A Antananarivo, Madagascar, quelques adresses de coworking se font déjà connaître où le travailleur nomade peut installer son bureau ponctuellement et occuper les lieux, tout en échangeant avec  leurs pairs. 

Tiers lieu : ce mot, issu de l’anglais “third place”, est entré dans le vocabulaire du travail en 1989 par le sociologue américain Ray Oldenburg : il désigne un lieu de travail qui n’est ni le domicile, ni l’entreprise.  C’est un lieu d’activité professionnelle dans un cadre convivial de coopération, de travail et de rencontre.

Un lieu de travail dans un cadre convivial et ouvert (Photo: StartupStockPhotos)

Pourquoi un tiers lieu, un espace de coworking?

Le tiers lieu est l’alternative des espaces de travail. Avec la mobilité des professionnels et la démocratisation massive de la technologie, l’idée de travail s’associe désormais avec celle de l’indépendance et de la dématérialisation. En pratique, ces lieux permettent aux travailleurs indépendants de bénéficier d’un lieu de travail convivial, ponctuel et selon les besoins (réunions, rendez-vous, recherches…etc). Le tiers lieu casse les codes d’une bureaucratie isolée et fonctionne plus avec le principe du réseautage et de l’entraide directe.

A quoi reconnait-on un espace de corworking?

Le tiers lieu est un concept qui relève de la sociologie urbaine.

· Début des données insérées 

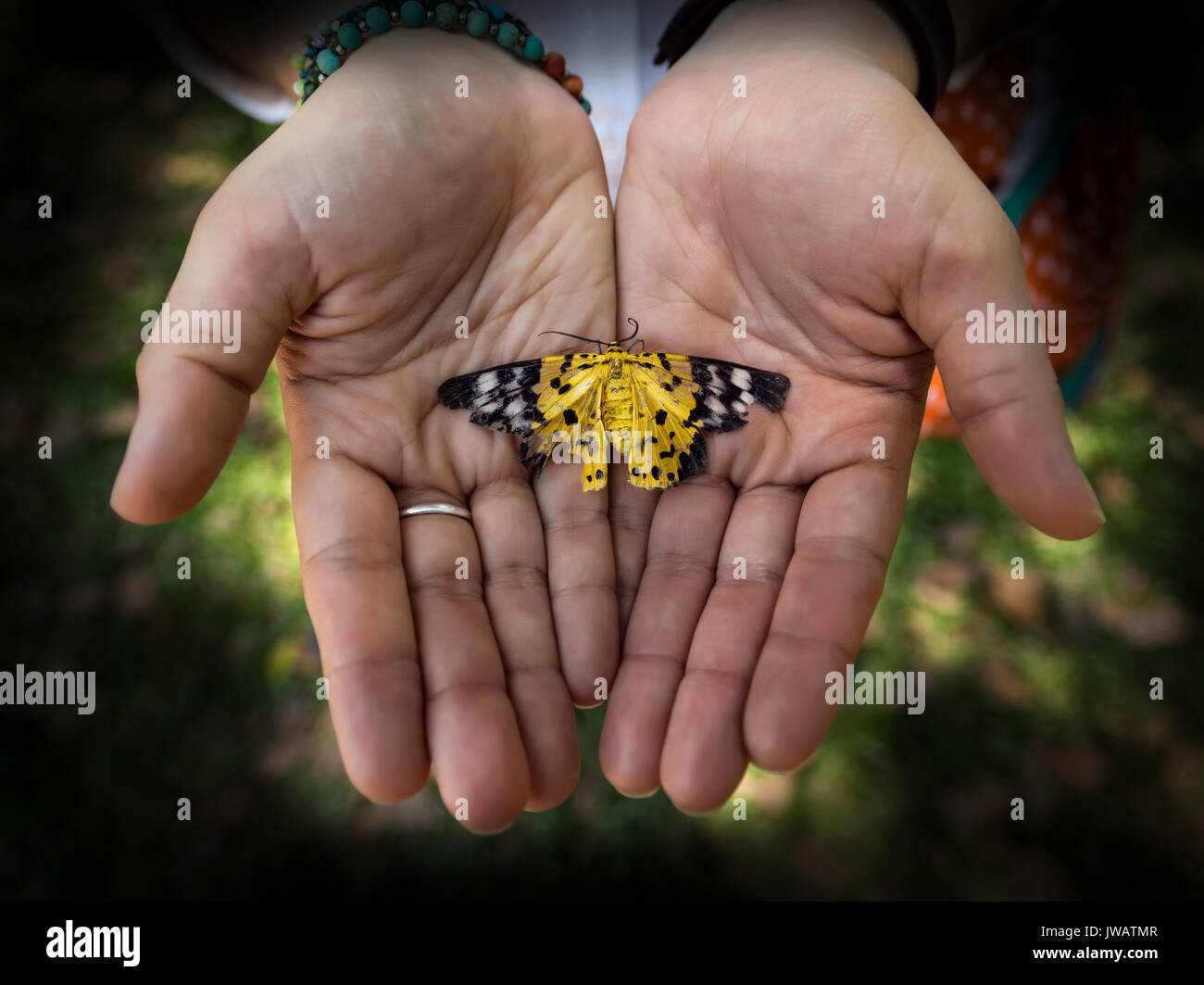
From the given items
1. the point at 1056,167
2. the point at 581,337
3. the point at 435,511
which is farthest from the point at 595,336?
the point at 1056,167

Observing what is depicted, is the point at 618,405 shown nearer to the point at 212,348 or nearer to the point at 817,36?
the point at 212,348

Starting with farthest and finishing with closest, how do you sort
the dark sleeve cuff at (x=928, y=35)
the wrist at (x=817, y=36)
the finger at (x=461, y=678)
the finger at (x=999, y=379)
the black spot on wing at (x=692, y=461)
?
the dark sleeve cuff at (x=928, y=35) → the wrist at (x=817, y=36) → the black spot on wing at (x=692, y=461) → the finger at (x=999, y=379) → the finger at (x=461, y=678)

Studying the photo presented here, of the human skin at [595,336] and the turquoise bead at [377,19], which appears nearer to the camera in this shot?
the human skin at [595,336]

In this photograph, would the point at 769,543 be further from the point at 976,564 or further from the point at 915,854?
the point at 976,564

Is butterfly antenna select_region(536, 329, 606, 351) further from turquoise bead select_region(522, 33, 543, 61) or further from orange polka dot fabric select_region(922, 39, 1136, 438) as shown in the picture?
orange polka dot fabric select_region(922, 39, 1136, 438)

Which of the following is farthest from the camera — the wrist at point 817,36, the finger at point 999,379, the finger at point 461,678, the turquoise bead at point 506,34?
the turquoise bead at point 506,34

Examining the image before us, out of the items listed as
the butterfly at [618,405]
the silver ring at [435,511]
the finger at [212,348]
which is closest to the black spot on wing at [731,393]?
the butterfly at [618,405]

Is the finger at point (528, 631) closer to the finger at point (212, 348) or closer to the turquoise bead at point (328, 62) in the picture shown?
the finger at point (212, 348)
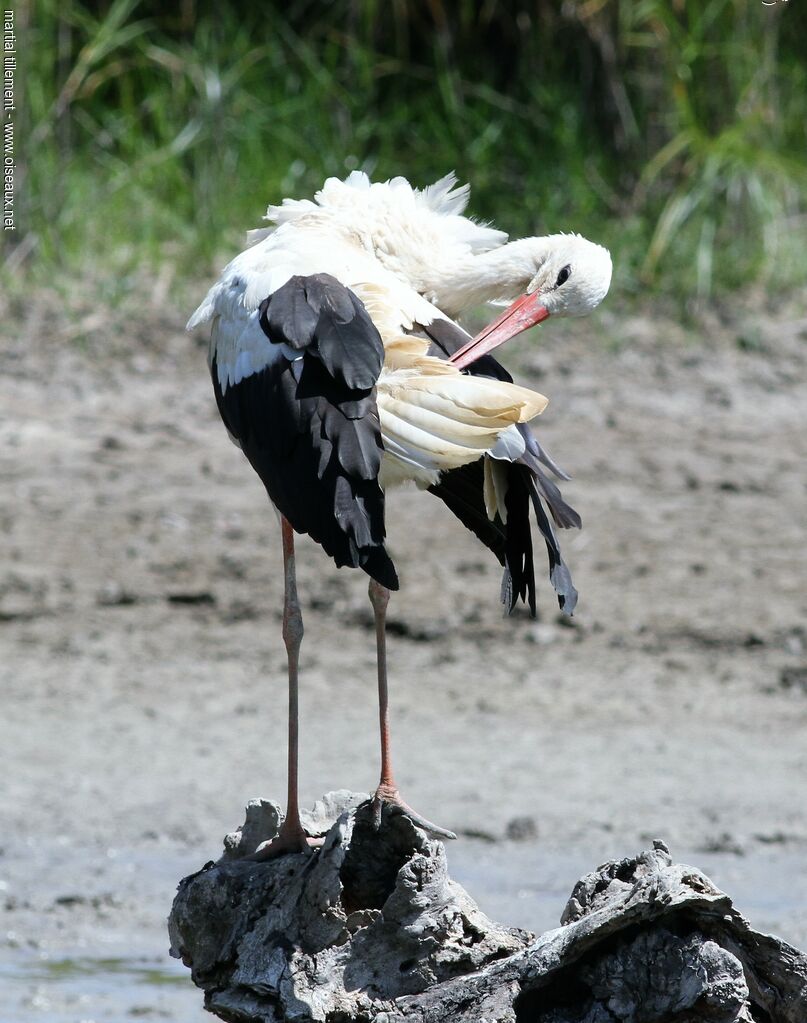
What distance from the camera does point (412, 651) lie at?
6961 millimetres

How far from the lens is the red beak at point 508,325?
4.07 m

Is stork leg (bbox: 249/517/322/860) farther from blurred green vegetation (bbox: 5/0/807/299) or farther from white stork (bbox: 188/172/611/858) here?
blurred green vegetation (bbox: 5/0/807/299)

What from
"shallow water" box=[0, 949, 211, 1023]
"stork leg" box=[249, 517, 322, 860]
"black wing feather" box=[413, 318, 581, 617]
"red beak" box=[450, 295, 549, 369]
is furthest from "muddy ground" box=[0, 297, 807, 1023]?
"red beak" box=[450, 295, 549, 369]

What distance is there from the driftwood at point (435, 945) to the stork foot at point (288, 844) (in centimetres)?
4

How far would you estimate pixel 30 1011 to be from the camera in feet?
15.7

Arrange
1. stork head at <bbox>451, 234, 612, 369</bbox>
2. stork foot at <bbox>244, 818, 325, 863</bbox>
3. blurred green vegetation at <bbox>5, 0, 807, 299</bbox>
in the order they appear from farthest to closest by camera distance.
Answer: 1. blurred green vegetation at <bbox>5, 0, 807, 299</bbox>
2. stork head at <bbox>451, 234, 612, 369</bbox>
3. stork foot at <bbox>244, 818, 325, 863</bbox>

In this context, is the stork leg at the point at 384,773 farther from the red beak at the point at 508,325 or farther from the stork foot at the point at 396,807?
the red beak at the point at 508,325

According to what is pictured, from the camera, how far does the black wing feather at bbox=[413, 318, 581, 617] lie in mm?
3812

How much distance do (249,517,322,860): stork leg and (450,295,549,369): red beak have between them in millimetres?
588

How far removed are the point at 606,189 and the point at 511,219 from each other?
21.2 inches

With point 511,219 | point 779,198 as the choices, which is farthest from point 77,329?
point 779,198

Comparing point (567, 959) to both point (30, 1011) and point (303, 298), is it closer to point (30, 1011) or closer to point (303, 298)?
point (303, 298)

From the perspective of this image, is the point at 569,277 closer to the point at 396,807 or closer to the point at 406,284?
the point at 406,284

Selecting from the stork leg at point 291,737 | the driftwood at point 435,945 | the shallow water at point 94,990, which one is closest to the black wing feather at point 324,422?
the stork leg at point 291,737
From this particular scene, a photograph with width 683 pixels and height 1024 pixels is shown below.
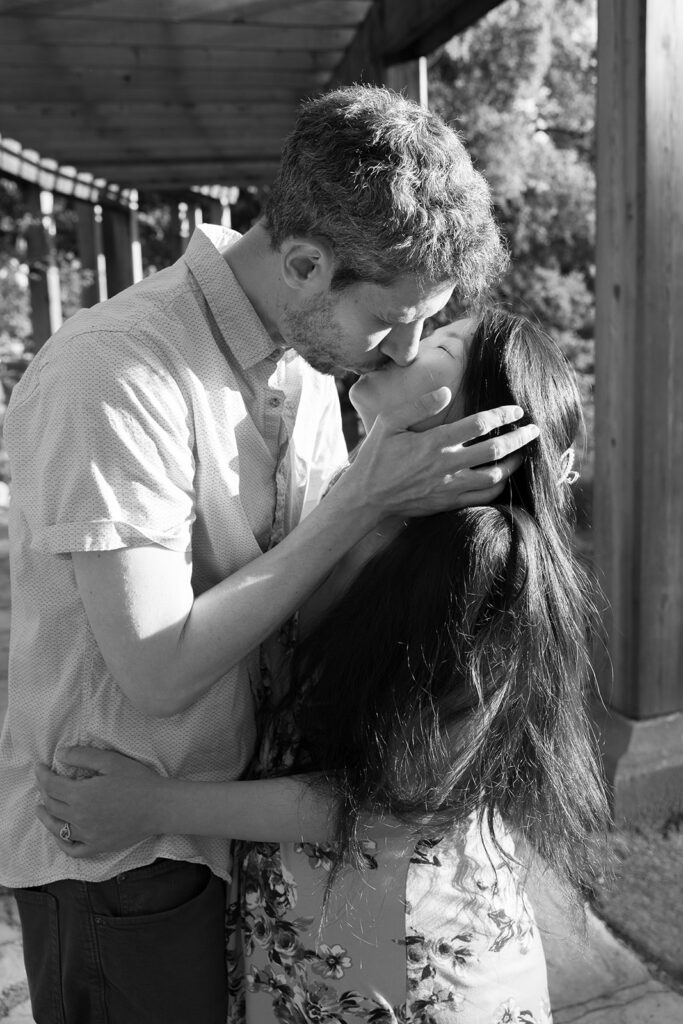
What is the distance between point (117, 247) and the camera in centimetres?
1118

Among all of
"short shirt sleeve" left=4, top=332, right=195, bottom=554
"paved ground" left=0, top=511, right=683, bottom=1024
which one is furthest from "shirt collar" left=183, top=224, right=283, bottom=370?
"paved ground" left=0, top=511, right=683, bottom=1024

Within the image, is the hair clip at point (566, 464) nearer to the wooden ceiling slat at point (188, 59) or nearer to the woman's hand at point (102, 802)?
the woman's hand at point (102, 802)

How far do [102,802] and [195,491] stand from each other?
0.43 m

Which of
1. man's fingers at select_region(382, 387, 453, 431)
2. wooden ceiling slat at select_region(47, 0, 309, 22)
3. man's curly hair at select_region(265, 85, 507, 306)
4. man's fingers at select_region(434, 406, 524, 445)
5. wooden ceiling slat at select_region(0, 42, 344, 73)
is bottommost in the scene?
man's fingers at select_region(434, 406, 524, 445)

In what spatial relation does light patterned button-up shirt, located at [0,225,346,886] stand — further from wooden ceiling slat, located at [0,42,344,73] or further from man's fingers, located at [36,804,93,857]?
wooden ceiling slat, located at [0,42,344,73]

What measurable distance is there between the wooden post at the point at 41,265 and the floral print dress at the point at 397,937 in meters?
7.56

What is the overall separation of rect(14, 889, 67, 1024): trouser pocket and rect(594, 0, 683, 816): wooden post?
6.22 feet

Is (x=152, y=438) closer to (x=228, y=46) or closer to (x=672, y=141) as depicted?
(x=672, y=141)

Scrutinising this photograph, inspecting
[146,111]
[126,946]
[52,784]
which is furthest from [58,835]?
[146,111]

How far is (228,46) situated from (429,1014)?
4.27 meters

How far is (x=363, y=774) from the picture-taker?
4.49 ft

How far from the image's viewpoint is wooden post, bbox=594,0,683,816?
262 cm

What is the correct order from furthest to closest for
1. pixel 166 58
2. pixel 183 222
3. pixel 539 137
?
pixel 183 222
pixel 539 137
pixel 166 58

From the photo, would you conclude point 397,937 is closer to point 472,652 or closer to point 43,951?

Le sociologue américain Ray Oldenburg dans ses livres “Celebrating The Third Place” (2001) et “The Great Good Place” (1989) décrit les conditions idéales du tiers lieu qui fonctionne :

  • C’est un terrain neutre
  • C’est un lieu qui efface les différences sociales
  • C’est un lieu qui encourage l’échange et la conversation
  • C’est un lieu accessible et commode
  • C’est un lieu qui a ses habitués
  • C’est un lieu qui reste ordinaire
  • C’est un lieu qui a un atmosphère récréatif et convivial
  • C’est un lieu où l’usager peut se sentir chez lui.

Quelques vocabulaires du tiers lieu :

  • Coworking :  cotravail (terme officiel en France) ou l’anglicisme coworking: bureaux et espaces de travail partagés, basés sur une configuration en espace ouvert. C’est aussi un réseau de travailleurs qui encouragent l’échange et l’ouverture.
  • Hackerspace : un espace dédié au développement de logiciels open-source et d’électronique open-hardware.
  • Fablab : une marque déposée dont le nom est utilisé par extension pour nommer des lieux d’innovation qui offrent des outils et des machines. Un FabLab doit avoir signé la charte du Massachusett’s Institute of Technology pour obtenir son appellation. Selon cette charte, un FabLab doit proposer à la fois des créneaux d’entrée libre et gratuite pour tous et d’autres en accès payant.
  • Médialab : un espace autour de tous les media, internet et réseaux sociaux, radio, télévision. Il propose des formations et de coworking sur ces thèmes
  • Makerspace : terme générique qui désigne un lieu où les gens réalisent des tâches, sans distinction de technologies, d’outils ou de conditions d’accès. On y trouve une foule de choses : des ordinateurs et du matériel informatique, des machines à coudre, des cahiers, des post-its, des crayons de couleur, des tableaux. Bref : tout ce qui est utile pour créer et produire quelque chose.
  • Livinglab ou laboratoire vivant : une méthodologie de recherche en innovation menée par une réunion d’acteurs publics, privés et citoyens. Ils travaillent en concertation continue, plutôt qu’en vase clos. Ensemble, ils conçoivent, améliorent, testent et valident des produits, des services, des technologies, des outils, etc. L’exemple le plus concret d’un travail en Livinglab : le thème de la ville intelligente, vue sous différents angles, par divers professionnels (santé, éducation, logistique, transport, environnement, tourisme etc.)